Ces qualités reconnues à la blockchain n’en font pas un instrument sans faille : son effet néfaste sur l’environnement est fréquemment cité car le « minage« , procédé par lequel les transactions sont vérifiées et ajoutées à la blockchain, est un ogre énergétique ; la blockchain peut, comme toute activité humaine, être l’objet de fraudes et piratages, l’exemple souvent cité étant celui dit de « l’attaque des 51 % » qui permettrait de contrôler la majorité des nœuds permettant d’écrire la blockchain, afin d’y inscrire des transactions frauduleuses ; est également signalée l’insuffisante sécurisation du stockage des clefs privées[6] ou encore l’utilisation frauduleuse de cryptoactifs à des fins de blanchiment ou de financement du terrorisme.

Quelle réglementation ?

Avec la blockchain, on parle de confiance, de décentralisation, d’auto-régulation et de « démocratie technologique« , mais guère de réglementation. Or, le fonctionnement décentralisé de la blockchain soulève des problématiques que le droit doit appréhender, parmi lesquelles celles des règles assurant la validité des transactions, du règlement des litiges, de la preuve des transactions, de la responsabilité (nature des responsabilités, identification des responsables, droit applicable, etc.), de la protection des données personnelles en raison notamment du caractère inaltérable des transactions enregistrées dans une blockchain qui semble contraire au droit d’effacement consacré par la Loi 09-08.

La plupart des Etats ne s’est pas tant attachée à réglementer la blockchain que les cryptoactifs soit en les interdisant soit en les encadrant, voyant sans doute dans cette application particulière de la blockchain une menace.

La France, par exemple, qui porte l’ambition de devenir le leader européen de la blockchain, a opté pour une approche progressive : le droit français a d’abord reconnu la blockchain en en encadrant quelques usages (émission et cession de « minibons« , inscription possible des titres non cotés sur blockchain plutôt que sur un compte de titres) ; le législateur a ensuite interdit la conversion de cryptoactifs issus d’activités illégales en monnaies légales (c’était la moindre des choses !) ; puis il a créé un cadre juridique pour les cryptoactifs concernant les levées de fonds au moyen d’émission de jetons (ICO) et les prestataires de services sur actifs numériques ; enfin, il a clarifié la fiscalité des actifs numériques. L’Italie a consacré l’horodatage blockchain en tant que moyen de preuve. La Chine et la Corée du Sud ont interdit la détention de cryptomonnaies et la réalisation d’opérations en cryptomonnaies par les établissements de crédit et les compagnies d’assurance. La Suisse, Malte, l’Estonie ou le Japon ont, en revanche, engagé une stratégie en faveur du développement des cryptoactifs ; le Japon a officiellement reconnu le bitcoin et d’autres cryptomonnaies comme moyen de paiement dès avril 2017et les plateformes d’échange de cryptomonnaies doivent être enregistrées auprès de la Japan Financial Services Agency[7].

[Lignes du jeu de données]
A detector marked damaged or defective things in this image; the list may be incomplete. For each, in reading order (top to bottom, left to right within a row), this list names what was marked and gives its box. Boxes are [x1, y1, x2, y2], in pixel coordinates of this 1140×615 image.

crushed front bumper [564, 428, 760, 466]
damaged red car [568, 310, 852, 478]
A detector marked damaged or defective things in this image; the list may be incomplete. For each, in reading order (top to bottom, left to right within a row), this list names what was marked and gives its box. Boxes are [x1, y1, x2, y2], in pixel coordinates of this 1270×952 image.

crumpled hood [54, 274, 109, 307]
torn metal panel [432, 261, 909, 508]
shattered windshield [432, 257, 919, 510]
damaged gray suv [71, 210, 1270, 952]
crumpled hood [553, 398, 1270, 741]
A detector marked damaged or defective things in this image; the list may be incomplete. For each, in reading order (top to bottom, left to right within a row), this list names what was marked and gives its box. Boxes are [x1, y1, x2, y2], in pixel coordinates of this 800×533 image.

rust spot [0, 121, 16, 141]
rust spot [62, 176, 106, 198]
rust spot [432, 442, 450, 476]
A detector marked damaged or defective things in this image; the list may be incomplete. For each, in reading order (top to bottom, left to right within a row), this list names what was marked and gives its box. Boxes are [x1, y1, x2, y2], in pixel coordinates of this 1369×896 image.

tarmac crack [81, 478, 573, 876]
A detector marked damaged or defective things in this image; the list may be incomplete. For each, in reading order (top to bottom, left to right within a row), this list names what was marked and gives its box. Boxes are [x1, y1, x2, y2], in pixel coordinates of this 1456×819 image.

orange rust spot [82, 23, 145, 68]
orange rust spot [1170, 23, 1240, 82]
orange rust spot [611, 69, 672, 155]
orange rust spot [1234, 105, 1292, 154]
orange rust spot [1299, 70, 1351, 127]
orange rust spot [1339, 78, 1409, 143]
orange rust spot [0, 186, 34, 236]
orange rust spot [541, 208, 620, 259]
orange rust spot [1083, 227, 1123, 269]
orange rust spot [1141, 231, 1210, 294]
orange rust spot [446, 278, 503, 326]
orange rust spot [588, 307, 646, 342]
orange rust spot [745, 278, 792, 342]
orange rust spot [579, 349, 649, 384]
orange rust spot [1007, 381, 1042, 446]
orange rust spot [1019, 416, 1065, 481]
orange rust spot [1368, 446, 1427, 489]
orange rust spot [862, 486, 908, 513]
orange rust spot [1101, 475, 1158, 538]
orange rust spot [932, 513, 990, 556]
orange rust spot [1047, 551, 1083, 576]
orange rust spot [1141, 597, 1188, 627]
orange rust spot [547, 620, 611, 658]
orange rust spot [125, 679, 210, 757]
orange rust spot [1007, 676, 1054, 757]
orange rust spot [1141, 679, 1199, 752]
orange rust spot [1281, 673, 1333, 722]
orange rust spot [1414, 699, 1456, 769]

**ÉNONCÉ DE L'EXERCICE:** Recopiez le passage du texte sur la blockchain qui commence aux mots « Avec la blockchain, on » et se termine après « la Loi 09-08. ».

**RÉPONSE COMPLÈTE:**
Avec la blockchain, on parle de confiance, de décentralisation, d’auto-régulation et de « démocratie technologique« , mais guère de réglementation. Or, le fonctionnement décentralisé de la blockchain soulève des problématiques que le droit doit appréhender, parmi lesquelles celles des règles assurant la validité des transactions, du règlement des litiges, de la preuve des transactions, de la responsabilité (nature des responsabilités, identification des responsables, droit applicable, etc.), de la protection des données personnelles en raison notamment du caractère inaltérable des transactions enregistrées dans une blockchain qui semble contraire au droit d’effacement consacré par la Loi 09-08.